Das Gespräch mit Rako hat mich einerseits aufgewühlt, andererseits aber auch beruhigt, weil es mich endlich ans Ende eines Gedankengangs geführt hat, der mich seit langer Zeit beschäftigt: der Notwendigkeit von Buße.
Jetzt bin ich mir sicher, dass wahre Vergebung ohne sie nicht möglich ist. Ja, Eltern mögen ihren Kindern letztlich alles verzeihen, aber das ist keine wahre Vergebung. Es ist vielmehr ein als Verzeihung getarntes Ignorieren oder Vergessen, eine Illusion, die nur durch die Liebe aufrechterhalten werden kann.

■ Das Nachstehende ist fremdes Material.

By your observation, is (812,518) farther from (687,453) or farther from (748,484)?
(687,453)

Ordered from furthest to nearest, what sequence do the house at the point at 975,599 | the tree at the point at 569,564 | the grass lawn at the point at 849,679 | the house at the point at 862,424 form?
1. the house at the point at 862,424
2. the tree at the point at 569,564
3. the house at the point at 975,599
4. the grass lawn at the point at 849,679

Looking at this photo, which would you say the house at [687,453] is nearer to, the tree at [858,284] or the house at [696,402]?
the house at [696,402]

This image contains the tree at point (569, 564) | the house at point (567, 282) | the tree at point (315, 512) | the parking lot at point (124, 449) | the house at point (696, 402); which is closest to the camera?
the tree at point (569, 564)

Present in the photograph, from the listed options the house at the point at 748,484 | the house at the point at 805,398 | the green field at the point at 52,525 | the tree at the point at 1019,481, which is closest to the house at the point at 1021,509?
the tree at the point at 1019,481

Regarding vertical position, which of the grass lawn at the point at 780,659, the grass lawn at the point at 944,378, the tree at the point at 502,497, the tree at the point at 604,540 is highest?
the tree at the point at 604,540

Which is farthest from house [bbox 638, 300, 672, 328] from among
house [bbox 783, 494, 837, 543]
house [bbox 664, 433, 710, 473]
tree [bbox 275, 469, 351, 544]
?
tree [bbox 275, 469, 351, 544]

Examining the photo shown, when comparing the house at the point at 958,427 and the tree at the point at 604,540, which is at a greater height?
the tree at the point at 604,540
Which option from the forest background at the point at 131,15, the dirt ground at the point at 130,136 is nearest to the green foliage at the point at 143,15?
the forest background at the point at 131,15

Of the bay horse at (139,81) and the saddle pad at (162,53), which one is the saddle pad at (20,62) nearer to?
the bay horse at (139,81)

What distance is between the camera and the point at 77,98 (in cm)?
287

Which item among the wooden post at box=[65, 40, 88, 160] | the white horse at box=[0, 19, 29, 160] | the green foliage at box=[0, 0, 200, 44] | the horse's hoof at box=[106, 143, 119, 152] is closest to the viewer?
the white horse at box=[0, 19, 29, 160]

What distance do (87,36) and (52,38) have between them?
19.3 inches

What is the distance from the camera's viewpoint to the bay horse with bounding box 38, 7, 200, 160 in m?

Doch die Götter geben sich derartigen Täuschungen nicht hin, davon bin ich überzeugt. Sie verstehen allein schon durch die Erfahrung ihrer langen Existenz viel mehr von der Welt als wir Sterblichen. Wer von ihnen wahre Vergebung seiner Sünden, seines Versagens und seiner Fehler erhofft, muss die Strafe dafür annehmen und somit Buße ableisten.
Die Strafe wird jedoch nicht immer von einem der Götter oder auch nur einem weltlichen Richter festgelegt. Oft ist es auch der Geschädigte, bei dem man Buße tun kann, so wie ich Meisterin Ruttel bereitwillig meine Arbeitskraft überließ.
Letztendlich müsste das bedeuten, dass man, wenn man ehrlich ist und mit sich selbst hart genug ins Gericht geht, die Strafe auch selbst festlegen kann.
Wenn das stimmt, wenn ich diesen Gedankengang als wahr akzeptiere, muss ich zugeben, dass Tjeika doch Recht hat. Dann bestrafe ich mich durch die Schläge, die ich einstecke, selbst, während meine eigenen Hiebe mir helfen, die Emotionen, die mein Innerstes aufwühlen, herauszulassen und wieder zu innerer Ruhe zu finden.
Tjeika ... Ich habe ihr Unrecht getan, als ich meinen Gefühlen freien Lauf ließ und sie angeschrien, sie durch mein heftiges Aufspringen erschreckt und dann einfach ohne Entschuldigung zurückgelassen habe.
Wie konnte ich mich nur so gehenlassen? Meine Selbstbeherrschung hat völlig versagt. Ich habe versagt. Eindeutig ein Punkt für die Liste meiner Verfehlungen.
Ist dieser Fehler sogar größer als die übrigen? Immerhin ist Tjeika Geweihte.
Werden die Zwölfe mich für mein Verhalten Tjeika gegenüber strafen? Travia selbst vielleicht? Oder überlässt sie es Phex, seinen Diener zu erziehen?
Was auch immer der Fuchs mir auferlegt, wenn ich die Strafe bereitwillig annehme, beweise ich nicht nur, dass ich wahrhaftig bereue und Besserung gelobe, sondern auch, dass ich mich den Konsequenzen meiner Taten aufrecht stelle!
Und doch fürchte ich die Strafe der Götter ...
Ob der Listige mir gestattet, mich selbst zu strafen? Wird er eine selbst auferlegte Buße akzeptieren und mir vergeben?
Schläge sind eine effiziente Form der Bestrafung, dessen bin ich mir sicher. Der Arbeitsdienst im Gasthaus ‚Zum fröhlichen Zecher‘ war nicht schlecht und half mir ganz nebenbei auch bei meinem Auftrag, doch ich weiß nicht, ob ich genug getan habe, um Vergebung für mein dortiges Fehlverhalten zu verdienen.
Bei Schlägen ist es viel einfacher, das weiß ich aus meiner Jugend. Je intensiver die Schmerzen, desto gründlicher die Buße. Je größer mein Fehler war, desto stärker waren die Schläge, die ich dafür einstecken musste – und danach wurde nie wieder darüber gesprochen. Damit war es dann wohl vergeben.
Wenn ich mich also selbst hart genug für meine Fehler bestrafe, muss Phex es nicht tun. Sicherlich ist es besser, die Buße selbst festzulegen, als sich dem Zorn eines Gottes auszuliefern.
Aber wie mache ich das am besten? Ich kann mich ja schlecht selbst schlagen. Und wie könnte ich mich bestrafen, ohne andere mit hineinzuziehen? Zurückzuschlagen ist eine Sache, aber eine Schlägerei anzufangen, um Prügel zu beziehen, ist so offensichtlich grundfalsch, dass ich den Gedanken sofort verwerfe.